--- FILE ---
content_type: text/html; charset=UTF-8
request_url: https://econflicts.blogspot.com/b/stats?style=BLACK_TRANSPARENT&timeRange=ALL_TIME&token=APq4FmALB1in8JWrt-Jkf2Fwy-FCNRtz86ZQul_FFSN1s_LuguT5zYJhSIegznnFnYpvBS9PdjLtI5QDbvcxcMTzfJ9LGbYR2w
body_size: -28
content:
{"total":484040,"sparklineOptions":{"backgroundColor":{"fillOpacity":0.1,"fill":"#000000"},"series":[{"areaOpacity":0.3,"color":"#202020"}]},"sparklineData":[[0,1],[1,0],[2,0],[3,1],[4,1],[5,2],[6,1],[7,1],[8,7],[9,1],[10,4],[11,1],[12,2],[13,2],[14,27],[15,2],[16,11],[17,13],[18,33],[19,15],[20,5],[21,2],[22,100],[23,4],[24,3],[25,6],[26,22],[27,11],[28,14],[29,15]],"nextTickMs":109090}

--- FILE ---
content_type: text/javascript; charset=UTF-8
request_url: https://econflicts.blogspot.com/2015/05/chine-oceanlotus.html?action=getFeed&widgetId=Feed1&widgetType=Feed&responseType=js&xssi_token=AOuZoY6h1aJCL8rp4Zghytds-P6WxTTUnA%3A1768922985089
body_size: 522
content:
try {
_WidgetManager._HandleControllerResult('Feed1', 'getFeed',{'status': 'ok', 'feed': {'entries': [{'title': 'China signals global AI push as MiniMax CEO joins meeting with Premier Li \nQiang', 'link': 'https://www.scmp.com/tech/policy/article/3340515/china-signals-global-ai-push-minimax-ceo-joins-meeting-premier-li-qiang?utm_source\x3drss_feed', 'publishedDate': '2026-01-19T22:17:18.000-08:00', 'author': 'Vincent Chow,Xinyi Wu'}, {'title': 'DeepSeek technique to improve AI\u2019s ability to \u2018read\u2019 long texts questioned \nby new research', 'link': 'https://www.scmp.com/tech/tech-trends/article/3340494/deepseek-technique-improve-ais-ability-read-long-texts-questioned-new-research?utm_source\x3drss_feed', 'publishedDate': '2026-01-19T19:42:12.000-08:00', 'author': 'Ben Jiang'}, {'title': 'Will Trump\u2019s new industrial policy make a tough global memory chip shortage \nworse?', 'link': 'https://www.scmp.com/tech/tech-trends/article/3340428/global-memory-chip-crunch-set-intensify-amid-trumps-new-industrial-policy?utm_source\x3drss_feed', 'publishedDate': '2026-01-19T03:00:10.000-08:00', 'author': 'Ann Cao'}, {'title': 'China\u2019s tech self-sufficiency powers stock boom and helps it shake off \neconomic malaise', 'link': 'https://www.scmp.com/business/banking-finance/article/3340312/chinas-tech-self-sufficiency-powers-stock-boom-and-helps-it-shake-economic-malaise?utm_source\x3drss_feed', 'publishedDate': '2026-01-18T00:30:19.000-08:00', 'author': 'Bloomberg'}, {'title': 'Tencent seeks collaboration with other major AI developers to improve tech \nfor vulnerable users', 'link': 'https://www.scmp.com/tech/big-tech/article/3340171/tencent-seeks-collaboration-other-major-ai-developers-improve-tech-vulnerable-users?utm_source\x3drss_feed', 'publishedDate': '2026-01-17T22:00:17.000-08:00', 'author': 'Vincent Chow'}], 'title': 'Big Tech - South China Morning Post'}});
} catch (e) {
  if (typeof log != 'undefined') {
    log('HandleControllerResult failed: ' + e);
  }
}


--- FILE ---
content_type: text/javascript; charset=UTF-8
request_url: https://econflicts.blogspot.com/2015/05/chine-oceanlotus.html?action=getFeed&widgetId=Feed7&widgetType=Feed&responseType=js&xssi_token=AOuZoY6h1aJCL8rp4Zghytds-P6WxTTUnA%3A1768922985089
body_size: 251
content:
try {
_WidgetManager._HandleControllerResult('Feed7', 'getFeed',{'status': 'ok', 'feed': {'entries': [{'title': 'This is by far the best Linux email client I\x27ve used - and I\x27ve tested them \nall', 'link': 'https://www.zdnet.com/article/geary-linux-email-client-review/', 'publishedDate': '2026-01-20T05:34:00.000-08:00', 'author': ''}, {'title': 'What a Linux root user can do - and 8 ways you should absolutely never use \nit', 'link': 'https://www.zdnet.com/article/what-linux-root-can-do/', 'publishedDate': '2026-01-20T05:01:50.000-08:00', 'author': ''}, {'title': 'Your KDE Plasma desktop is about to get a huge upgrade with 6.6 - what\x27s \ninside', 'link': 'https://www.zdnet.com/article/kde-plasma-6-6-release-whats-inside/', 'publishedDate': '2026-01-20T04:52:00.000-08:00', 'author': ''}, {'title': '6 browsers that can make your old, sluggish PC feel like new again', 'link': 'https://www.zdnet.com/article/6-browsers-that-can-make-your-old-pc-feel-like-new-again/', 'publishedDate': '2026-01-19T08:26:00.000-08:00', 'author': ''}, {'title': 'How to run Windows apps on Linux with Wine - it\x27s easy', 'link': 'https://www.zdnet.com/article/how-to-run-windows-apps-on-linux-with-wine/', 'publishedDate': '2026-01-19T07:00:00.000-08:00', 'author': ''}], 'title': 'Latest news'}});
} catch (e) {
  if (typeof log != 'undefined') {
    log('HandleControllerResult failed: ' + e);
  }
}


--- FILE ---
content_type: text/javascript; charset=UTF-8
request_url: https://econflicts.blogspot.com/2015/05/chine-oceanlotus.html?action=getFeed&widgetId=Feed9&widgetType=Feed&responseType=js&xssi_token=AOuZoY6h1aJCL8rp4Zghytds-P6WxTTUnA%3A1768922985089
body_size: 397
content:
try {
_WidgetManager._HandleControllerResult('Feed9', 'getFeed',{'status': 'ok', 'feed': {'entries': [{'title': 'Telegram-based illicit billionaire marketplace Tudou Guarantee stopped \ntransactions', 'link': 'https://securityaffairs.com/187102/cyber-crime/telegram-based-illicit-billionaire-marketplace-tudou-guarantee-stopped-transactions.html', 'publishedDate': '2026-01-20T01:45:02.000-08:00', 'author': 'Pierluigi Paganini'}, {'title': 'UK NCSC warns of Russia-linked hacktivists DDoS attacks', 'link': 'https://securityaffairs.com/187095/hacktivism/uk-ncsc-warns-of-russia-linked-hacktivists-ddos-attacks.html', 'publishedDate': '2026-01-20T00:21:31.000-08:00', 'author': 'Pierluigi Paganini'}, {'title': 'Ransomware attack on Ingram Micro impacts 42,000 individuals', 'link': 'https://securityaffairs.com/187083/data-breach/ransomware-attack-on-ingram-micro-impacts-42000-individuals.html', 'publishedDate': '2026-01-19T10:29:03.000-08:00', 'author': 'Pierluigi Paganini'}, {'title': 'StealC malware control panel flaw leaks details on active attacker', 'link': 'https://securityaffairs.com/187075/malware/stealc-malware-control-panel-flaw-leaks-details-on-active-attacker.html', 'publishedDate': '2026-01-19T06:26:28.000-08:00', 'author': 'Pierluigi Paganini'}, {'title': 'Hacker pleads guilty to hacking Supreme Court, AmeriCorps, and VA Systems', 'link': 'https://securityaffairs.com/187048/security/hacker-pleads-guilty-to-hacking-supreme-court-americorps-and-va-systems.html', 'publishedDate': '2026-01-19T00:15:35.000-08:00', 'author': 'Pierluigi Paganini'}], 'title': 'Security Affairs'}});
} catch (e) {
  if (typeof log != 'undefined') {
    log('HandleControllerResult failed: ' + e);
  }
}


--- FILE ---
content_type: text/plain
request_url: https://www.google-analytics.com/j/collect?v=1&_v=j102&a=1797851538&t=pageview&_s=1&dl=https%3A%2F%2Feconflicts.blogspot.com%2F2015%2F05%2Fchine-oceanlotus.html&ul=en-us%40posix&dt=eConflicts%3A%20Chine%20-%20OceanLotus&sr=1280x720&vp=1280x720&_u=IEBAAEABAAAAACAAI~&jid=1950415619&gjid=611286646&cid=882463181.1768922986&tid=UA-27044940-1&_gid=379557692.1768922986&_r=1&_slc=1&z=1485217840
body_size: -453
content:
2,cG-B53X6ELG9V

...

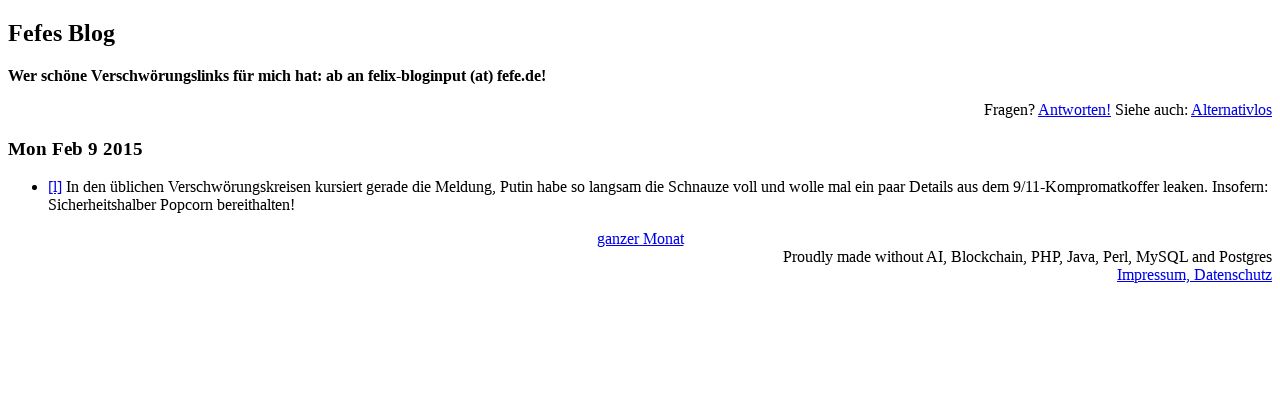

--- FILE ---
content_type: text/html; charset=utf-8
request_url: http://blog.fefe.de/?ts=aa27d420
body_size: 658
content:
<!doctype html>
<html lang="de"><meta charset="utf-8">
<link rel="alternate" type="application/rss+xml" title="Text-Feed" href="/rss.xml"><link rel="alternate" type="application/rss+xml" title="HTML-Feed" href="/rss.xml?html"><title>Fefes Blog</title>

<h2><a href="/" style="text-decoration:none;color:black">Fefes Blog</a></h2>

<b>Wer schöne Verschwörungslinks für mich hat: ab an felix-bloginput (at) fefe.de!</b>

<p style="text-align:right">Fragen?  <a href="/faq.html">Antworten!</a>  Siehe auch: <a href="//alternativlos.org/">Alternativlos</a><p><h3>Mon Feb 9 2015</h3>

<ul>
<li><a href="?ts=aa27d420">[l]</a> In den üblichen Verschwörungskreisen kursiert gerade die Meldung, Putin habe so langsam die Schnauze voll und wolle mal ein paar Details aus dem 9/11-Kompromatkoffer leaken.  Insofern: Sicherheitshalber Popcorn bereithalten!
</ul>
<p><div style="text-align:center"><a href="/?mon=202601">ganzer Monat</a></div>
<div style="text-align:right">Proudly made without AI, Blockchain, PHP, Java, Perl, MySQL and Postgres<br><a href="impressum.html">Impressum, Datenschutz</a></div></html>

EXERCISE GOAL
Set down exactly the lines of the data above, beginning with the line that has "<!doctype html>" and ending with the line that has "<b>Wer schöne Verschwörungslinks", and no others.

WRITTEN ANSWER
<!doctype html>
<html lang="de"><meta charset="utf-8">
<link rel="alternate" type="application/rss+xml" title="Text-Feed" href="/rss.xml"><link rel="alternate" type="application/rss+xml" title="HTML-Feed" href="/rss.xml?html"><title>Fefes Blog</title>

<h2><a href="/" style="text-decoration:none;color:black">Fefes Blog</a></h2>

<b>Wer schöne Verschwörungslinks für mich hat: ab an felix-bloginput (at) fefe.de!</b>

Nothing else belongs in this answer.